Counting (& controlling) tokens: We found ourselves carefully tuning token usage of our prompts and responses. Every token saved in the scale of billions of requests translates to 100s of thousands of dollars. Instructions to limit responses length, rewriting prompts to be succinct, and max_token count adjustments helped us tremendously.
Embracing open-source: The cost contrast between hosted vs open-source in the Gen Image AI space is even more extreme. For example, we found that while Dall-E costs $0.018 per image, a self-hosted well negative-prompt-tuned version of Stable-Diffusion on GCP’s ML infrastructure can drive down the cost of image generation to $0.0004/image with comparable performance.

Lesson #7: There are a lot of good tools and resources out there to help you experiment with this technology.

Here are a few that we like:

HuggingFace Transformers and Diffusers: We are big fans of HuggingFace’s libraries, specifically their Transformers and Diffusers libraries. They make experimenting and importantly packaging cutting edge research very easy. We still remember just a couple of years ago when the approach of the latest research papers had to be painfully implemented with no guarantees that it was truthful. Now it is almost assured that, if ML researchers want their paper’s contribution to be widely used, they would work with HuggingFace to make their codebase available within those libraries’ interfaces. We leverage PEFT for fine-tuning and Diffusers for Gen Image AI.

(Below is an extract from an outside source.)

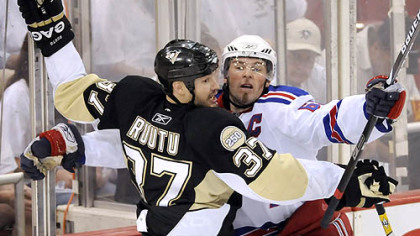 Jarkko Ruutu and the Rangers' Jagr collide in the third period.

FLAN-T5: In terms of open-source LLMs, we really like FLAN-T5 because of its pre-training on multi-task instructions. It generalizes well to simple Instruct based prompts in “Few-Shot” and “Fine-Tuning” regimes but does struggle in “Zero-Shot” cases. Coupled with LoRA techniques for fine-tuning and torch serve for serving, we were able to fine-tune and serve these models with fairly low effort and compute costs.

GCP Vertex AI Matching Engine: LLMs by themselves are revolutionary but coupled with domain or external knowledge can become brand defining. We are already using Vertex AI’s Matching Engine for Approximate Nearest Neighbor search, and we plan to use it to power BuzzFeed-aware Generative AI systems in the future using Gen Q&A techniques.

Vercel: Most Generative AI ideas get hacked together in a Collab notebook or something similar but for the uninitiated it can be cumbersome and the lack of UI/UX can be limiting in its ability to showcase what it can do. Enter Vercel Apps. They have ready made low-code cookie cutter templates that you can use to quickly spin up a demo app to give decision-makers and broader stakeholders a concrete view of what your Generative AI idea can be.

OpenAI: Without doubt the primary instigator in putting Generative AI front and center in the world. We really like their API stability, exposure to model control (eg, stop sequence, temperature, logit_bias), and playgrounds. As mentioned before, we gave everybody at BuzzFeed access to their playgrounds as soon as we could, which allowed the free-flow of AI ideas across all departments in the company, which contributed to further fuel the appetite for Generative AI.

Stable Diffusion v2 and ControlNet: ControlNet’s ability to maintain outlines of objects in a base image while interpreting a prompt to modify the image can be quite powerful and has a variety of use cases. Similarly, Stable Diffusion v2 advancements in making high quality generation with fairly low numbers of steps makes large-scale real-time image generation a reality.